→ **WHAT YOU ARE ASKED TO DO**: Could you echo the data below word for word, from the line containing "Studying the photograph here, how far" through the end of the data, leaving the pictures out?

→ **LISTING**:
——

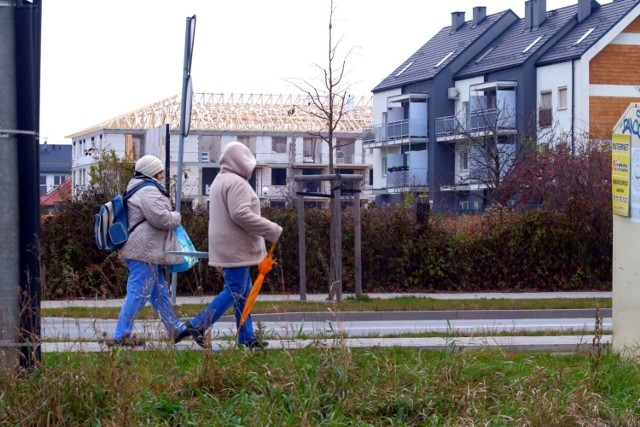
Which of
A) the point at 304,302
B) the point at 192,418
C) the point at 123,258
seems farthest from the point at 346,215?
the point at 192,418

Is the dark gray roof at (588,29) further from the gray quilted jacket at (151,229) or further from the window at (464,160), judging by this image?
the gray quilted jacket at (151,229)

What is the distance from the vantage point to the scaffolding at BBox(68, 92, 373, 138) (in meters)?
78.4

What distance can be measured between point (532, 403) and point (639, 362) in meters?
1.74

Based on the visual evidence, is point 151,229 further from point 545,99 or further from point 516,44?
point 516,44

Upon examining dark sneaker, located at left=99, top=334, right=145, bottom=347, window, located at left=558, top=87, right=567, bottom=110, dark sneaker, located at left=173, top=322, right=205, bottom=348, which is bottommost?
dark sneaker, located at left=173, top=322, right=205, bottom=348

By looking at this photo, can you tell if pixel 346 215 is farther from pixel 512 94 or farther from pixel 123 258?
pixel 512 94

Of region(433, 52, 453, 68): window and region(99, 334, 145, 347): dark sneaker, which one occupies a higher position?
region(433, 52, 453, 68): window

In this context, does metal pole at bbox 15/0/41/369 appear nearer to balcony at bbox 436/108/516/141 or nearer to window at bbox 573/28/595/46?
balcony at bbox 436/108/516/141

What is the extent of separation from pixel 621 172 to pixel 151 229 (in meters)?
4.06

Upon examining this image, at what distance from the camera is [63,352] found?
8.02m

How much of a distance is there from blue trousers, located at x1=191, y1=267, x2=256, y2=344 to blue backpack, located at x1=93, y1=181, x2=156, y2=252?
1.04m

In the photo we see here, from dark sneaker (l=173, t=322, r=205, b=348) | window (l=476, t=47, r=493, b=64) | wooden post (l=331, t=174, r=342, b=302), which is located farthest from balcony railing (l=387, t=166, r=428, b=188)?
dark sneaker (l=173, t=322, r=205, b=348)

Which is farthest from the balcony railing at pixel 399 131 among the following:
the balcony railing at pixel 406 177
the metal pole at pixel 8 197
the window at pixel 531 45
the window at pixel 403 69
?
the metal pole at pixel 8 197

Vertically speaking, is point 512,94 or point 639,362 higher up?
point 512,94
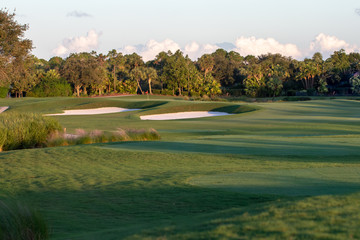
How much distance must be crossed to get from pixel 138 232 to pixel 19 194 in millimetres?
4678

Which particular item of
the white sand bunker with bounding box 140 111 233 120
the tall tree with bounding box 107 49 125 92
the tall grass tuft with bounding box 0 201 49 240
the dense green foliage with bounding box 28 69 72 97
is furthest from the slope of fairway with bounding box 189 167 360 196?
the tall tree with bounding box 107 49 125 92

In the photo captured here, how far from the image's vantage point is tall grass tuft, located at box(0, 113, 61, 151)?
19.0 meters

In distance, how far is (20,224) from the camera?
5633mm

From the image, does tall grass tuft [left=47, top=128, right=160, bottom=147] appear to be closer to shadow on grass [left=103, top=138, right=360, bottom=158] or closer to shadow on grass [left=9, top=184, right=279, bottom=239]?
shadow on grass [left=103, top=138, right=360, bottom=158]

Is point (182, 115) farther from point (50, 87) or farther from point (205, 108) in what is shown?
point (50, 87)

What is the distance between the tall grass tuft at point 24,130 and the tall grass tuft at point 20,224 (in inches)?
528

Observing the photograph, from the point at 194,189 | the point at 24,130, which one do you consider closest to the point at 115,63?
the point at 24,130

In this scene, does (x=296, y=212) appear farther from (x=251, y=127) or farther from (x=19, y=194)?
(x=251, y=127)

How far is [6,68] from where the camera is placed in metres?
31.0

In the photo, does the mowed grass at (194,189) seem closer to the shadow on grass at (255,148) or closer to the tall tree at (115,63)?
the shadow on grass at (255,148)

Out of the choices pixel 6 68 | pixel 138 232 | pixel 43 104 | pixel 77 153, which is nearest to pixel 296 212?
pixel 138 232

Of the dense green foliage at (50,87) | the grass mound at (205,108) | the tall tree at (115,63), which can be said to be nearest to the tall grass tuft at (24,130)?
the grass mound at (205,108)

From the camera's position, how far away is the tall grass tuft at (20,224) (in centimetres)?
548

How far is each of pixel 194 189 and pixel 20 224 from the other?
11.7 feet
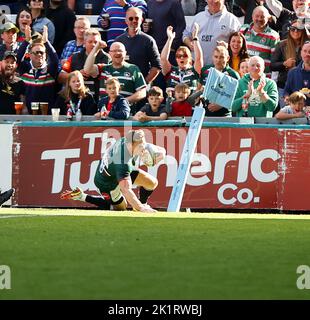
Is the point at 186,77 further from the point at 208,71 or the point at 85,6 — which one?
the point at 85,6

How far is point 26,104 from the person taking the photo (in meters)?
19.8

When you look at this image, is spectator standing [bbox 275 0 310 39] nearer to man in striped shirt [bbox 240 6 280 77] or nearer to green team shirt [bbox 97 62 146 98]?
man in striped shirt [bbox 240 6 280 77]

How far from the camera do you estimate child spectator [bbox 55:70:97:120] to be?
19.1 m

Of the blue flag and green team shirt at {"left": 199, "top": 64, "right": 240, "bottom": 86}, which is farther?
green team shirt at {"left": 199, "top": 64, "right": 240, "bottom": 86}

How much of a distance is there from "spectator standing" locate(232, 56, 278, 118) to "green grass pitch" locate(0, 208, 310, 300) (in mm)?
2823

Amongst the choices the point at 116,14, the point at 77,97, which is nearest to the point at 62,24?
the point at 116,14

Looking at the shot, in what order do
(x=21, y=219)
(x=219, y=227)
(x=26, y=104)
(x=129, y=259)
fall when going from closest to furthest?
1. (x=129, y=259)
2. (x=219, y=227)
3. (x=21, y=219)
4. (x=26, y=104)

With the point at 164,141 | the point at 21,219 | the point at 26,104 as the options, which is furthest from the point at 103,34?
the point at 21,219

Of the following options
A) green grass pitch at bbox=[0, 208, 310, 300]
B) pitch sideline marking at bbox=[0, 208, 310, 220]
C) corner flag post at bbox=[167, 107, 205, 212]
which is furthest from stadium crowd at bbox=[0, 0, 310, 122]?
green grass pitch at bbox=[0, 208, 310, 300]

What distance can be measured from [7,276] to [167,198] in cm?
856

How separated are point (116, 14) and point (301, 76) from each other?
4086 mm

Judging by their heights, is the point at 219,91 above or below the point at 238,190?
above

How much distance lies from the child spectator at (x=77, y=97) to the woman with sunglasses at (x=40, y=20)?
2.28 meters
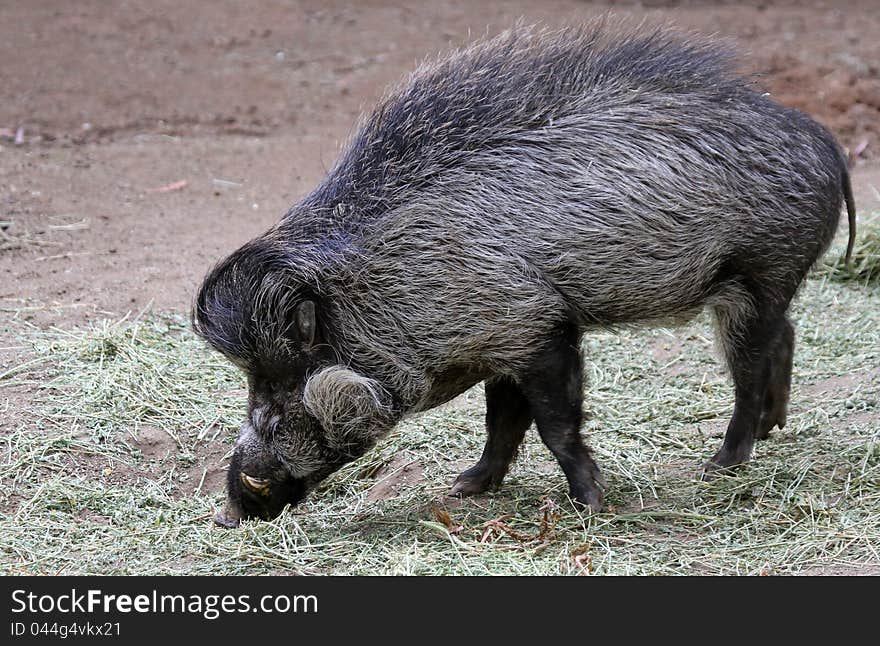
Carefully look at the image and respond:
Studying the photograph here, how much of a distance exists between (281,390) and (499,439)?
1.12 metres

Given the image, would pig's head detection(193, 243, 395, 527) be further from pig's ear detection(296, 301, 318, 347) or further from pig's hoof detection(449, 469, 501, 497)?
pig's hoof detection(449, 469, 501, 497)

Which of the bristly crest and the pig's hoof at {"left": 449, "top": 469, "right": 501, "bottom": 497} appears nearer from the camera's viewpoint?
the bristly crest

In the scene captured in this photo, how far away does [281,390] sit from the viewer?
5.21 meters

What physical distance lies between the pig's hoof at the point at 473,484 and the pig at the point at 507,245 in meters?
0.46

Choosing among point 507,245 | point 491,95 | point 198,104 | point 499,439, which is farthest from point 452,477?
point 198,104

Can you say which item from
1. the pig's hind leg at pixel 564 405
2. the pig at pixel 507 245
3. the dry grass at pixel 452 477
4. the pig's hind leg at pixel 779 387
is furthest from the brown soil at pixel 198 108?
the pig's hind leg at pixel 779 387

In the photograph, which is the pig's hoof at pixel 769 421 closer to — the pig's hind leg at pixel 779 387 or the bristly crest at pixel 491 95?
the pig's hind leg at pixel 779 387

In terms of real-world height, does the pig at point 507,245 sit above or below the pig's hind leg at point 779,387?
above

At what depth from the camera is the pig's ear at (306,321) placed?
5.06 meters

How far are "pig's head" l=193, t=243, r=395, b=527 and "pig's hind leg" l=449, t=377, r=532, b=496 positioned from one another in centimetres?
65

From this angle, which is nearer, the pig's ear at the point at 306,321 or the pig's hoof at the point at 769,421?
the pig's ear at the point at 306,321

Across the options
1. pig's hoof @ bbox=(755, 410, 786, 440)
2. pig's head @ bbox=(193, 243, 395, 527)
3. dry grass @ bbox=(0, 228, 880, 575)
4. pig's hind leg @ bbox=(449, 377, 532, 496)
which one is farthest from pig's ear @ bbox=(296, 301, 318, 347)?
pig's hoof @ bbox=(755, 410, 786, 440)

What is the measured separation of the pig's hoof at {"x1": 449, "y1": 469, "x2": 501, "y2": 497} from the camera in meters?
5.73
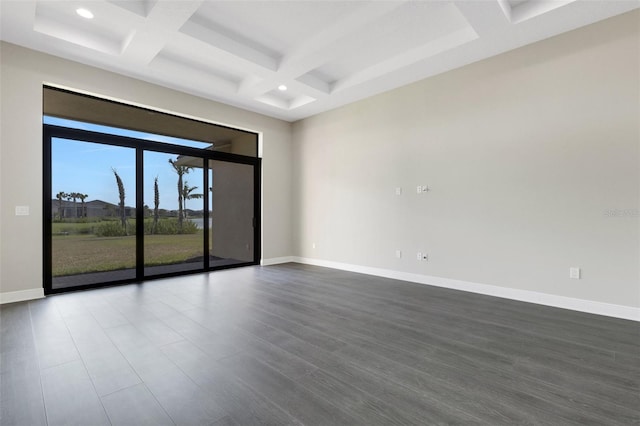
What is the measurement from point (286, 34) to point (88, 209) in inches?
145

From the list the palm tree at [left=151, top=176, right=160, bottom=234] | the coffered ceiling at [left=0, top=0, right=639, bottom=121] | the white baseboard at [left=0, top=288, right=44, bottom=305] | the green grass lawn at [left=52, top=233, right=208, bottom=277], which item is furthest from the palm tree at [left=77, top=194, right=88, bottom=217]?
the coffered ceiling at [left=0, top=0, right=639, bottom=121]

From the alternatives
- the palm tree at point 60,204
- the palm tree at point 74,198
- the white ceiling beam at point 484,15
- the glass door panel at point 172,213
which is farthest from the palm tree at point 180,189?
the white ceiling beam at point 484,15

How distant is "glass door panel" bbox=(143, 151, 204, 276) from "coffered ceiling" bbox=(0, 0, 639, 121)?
1.33 meters

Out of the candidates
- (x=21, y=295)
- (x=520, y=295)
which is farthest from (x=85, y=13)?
(x=520, y=295)

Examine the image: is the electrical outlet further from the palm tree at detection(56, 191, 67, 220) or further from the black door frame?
the palm tree at detection(56, 191, 67, 220)

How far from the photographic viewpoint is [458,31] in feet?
11.8

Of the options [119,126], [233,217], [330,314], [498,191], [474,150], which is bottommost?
[330,314]

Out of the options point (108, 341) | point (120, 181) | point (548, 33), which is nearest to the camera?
point (108, 341)

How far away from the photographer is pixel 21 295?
3.64m

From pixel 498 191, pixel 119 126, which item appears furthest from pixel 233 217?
pixel 498 191

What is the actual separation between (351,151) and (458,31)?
2.55 meters

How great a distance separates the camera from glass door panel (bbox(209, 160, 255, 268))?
5598mm

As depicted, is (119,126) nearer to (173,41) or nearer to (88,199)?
(88,199)

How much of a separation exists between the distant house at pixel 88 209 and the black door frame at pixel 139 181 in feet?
0.23
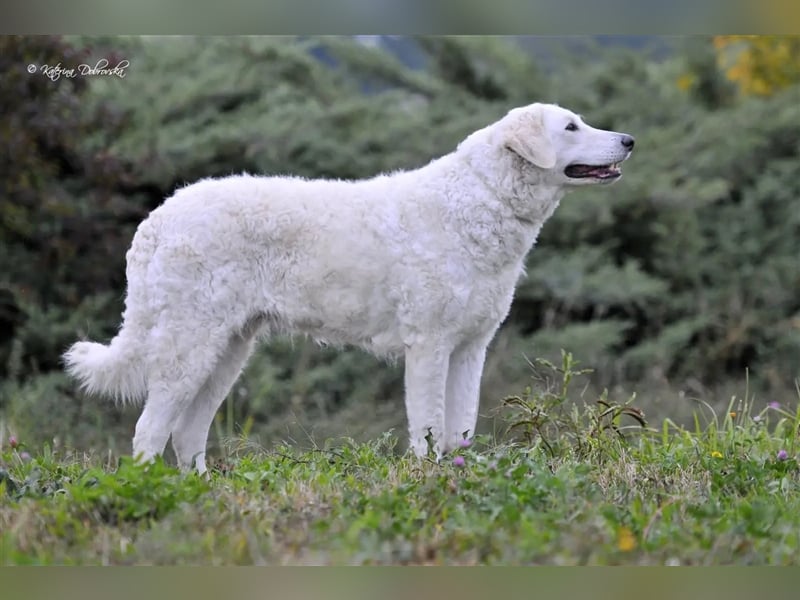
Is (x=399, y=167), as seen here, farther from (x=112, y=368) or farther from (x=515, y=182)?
(x=112, y=368)

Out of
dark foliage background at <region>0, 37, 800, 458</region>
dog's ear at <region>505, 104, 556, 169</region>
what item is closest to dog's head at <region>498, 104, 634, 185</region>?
dog's ear at <region>505, 104, 556, 169</region>

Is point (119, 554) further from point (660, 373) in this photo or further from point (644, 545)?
point (660, 373)

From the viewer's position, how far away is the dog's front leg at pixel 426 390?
5164 mm

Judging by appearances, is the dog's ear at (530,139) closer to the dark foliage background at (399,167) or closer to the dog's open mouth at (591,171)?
the dog's open mouth at (591,171)

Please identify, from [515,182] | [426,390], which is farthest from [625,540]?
[515,182]

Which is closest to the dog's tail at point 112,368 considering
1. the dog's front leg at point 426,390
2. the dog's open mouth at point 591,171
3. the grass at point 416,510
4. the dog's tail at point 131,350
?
the dog's tail at point 131,350

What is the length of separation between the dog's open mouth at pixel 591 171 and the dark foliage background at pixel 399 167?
259 cm

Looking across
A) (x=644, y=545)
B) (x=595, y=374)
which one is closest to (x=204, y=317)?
(x=644, y=545)

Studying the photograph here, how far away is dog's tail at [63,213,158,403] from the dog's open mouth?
2.19m

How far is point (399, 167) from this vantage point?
31.0ft

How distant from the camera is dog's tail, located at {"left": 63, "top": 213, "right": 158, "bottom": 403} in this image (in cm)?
521

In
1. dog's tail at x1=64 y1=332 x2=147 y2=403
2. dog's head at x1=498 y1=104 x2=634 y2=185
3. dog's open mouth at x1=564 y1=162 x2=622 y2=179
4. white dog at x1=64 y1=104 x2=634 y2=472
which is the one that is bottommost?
dog's tail at x1=64 y1=332 x2=147 y2=403

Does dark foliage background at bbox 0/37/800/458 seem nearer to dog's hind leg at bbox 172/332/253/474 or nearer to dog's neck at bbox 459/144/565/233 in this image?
dog's hind leg at bbox 172/332/253/474

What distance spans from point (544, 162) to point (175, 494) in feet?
8.21
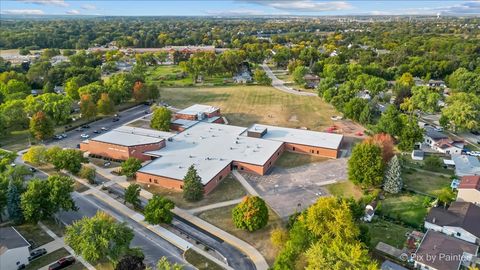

——

→ **RESPONSE BELOW**:
Studying the photograph here, how far away is dog's tail at [63,213,158,403] from the dog's open mouth?
2.19m

How far is point (399, 167) from this vantage point?
31.0ft

How distant from the camera is dog's tail, located at {"left": 63, "top": 213, "right": 158, "bottom": 403} in this image (in cm)?
521

In
1. dog's tail at x1=64 y1=332 x2=147 y2=403
2. dog's head at x1=498 y1=104 x2=634 y2=185
3. dog's open mouth at x1=564 y1=162 x2=622 y2=179
4. white dog at x1=64 y1=104 x2=634 y2=472
which is the one that is bottommost?
dog's tail at x1=64 y1=332 x2=147 y2=403

Does dark foliage background at bbox 0/37/800/458 seem nearer to dog's hind leg at bbox 172/332/253/474 or nearer to dog's neck at bbox 459/144/565/233 in this image?
dog's hind leg at bbox 172/332/253/474

What distance spans from point (544, 162) to point (175, 494) in feet?
8.21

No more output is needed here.